**WHAT THE TASK ASKS**
Reproduce word for word the part of the drone delivery article that begins with the words containing "Eight additional years" and ends with "played for laughs.".

**SOURCE PASSAGE**
================================
Anonymous ID: 70afd1 Nov. 5, 2023, 7:50 a.m. No.19865213   🗄️.is 🔗kun   >>5342 >>5500 >>5659 >>5872

Look, Up in the Sky! It’s a Can of Soup!

 

COLLEGE STATION, Texas — Exactly a decade ago, Amazon revealed a program that aimed to revolutionize shopping and shipping. Drones launched from a central hub would waft through the skies delivering just about everything anyone could need. They would be fast, innovative, ubiquitous — all the Amazon hallmarks.

 

The buzzy announcement, made by Jeff Bezos on “60 Minutes” as part of a Cyber Monday promotional package, drew global attention. “I know this looks like science fiction. It’s not,” said Bezos, Amazon’s founder and the CEO at the time. The drones would be “ready to enter commercial operations as soon as the necessary regulations are in place,” probably in 2015, the company said.

 

Eight additional years later, drone delivery is a reality — kind of — on the outskirts of College Station, Texas, northwest of Houston. That is a major achievement for a program that has waxed and waned over the years and lost many of its early leaders to newer and more urgent projects.

 

Yet the venture as it currently exists is so underwhelming that Amazon can keep the drones in the air only by giving stuff away. Years of toil by top scientists and aviation specialists have yielded a program that flies Listerine Cool Mint Breath Strips or a can of Campbell’s Chunky Minestrone With Italian Sausage — but not both at once — to customers as gifts. If this is science fiction, it’s being played for laughs.
================================
Dataset entries:
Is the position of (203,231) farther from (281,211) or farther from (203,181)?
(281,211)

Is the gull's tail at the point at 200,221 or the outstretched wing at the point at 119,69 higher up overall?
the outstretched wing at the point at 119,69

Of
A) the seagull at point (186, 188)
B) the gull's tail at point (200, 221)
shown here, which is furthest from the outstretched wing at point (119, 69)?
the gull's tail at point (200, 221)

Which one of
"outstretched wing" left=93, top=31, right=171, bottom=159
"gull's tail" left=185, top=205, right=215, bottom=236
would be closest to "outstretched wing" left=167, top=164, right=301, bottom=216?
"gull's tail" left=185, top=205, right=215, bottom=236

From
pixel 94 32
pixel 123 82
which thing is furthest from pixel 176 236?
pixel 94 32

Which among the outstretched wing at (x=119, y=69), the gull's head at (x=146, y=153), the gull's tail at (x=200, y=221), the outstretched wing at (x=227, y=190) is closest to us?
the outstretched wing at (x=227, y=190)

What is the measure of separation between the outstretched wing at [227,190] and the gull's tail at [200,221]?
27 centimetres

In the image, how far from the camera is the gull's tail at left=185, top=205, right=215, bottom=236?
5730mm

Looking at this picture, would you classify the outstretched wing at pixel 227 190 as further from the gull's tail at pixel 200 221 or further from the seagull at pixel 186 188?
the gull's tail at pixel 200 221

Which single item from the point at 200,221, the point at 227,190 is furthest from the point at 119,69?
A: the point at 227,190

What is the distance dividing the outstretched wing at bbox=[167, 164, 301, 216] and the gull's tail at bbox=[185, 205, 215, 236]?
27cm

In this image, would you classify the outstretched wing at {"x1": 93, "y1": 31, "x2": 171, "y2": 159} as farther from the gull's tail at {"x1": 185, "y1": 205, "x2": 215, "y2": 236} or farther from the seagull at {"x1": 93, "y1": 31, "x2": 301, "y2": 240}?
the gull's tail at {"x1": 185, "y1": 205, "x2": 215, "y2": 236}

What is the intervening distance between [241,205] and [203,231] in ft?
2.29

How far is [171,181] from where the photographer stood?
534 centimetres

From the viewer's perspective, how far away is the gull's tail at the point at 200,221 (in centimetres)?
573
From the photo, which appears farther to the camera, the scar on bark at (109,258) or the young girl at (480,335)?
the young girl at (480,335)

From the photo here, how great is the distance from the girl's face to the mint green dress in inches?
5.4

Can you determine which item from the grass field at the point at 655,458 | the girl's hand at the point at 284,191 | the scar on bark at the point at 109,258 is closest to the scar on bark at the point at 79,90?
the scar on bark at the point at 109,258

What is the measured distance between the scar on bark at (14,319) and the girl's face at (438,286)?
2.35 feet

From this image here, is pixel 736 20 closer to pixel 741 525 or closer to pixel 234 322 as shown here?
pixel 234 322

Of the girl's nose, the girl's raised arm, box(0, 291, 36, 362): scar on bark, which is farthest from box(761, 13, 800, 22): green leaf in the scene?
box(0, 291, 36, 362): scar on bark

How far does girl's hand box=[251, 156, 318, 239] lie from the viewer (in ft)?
================================
**FINAL RESULT**
Eight additional years later, drone delivery is a reality — kind of — on the outskirts of College Station, Texas, northwest of Houston. That is a major achievement for a program that has waxed and waned over the years and lost many of its early leaders to newer and more urgent projects.

 

Yet the venture as it currently exists is so underwhelming that Amazon can keep the drones in the air only by giving stuff away. Years of toil by top scientists and aviation specialists have yielded a program that flies Listerine Cool Mint Breath Strips or a can of Campbell’s Chunky Minestrone With Italian Sausage — but not both at once — to customers as gifts. If this is science fiction, it’s being played for laughs.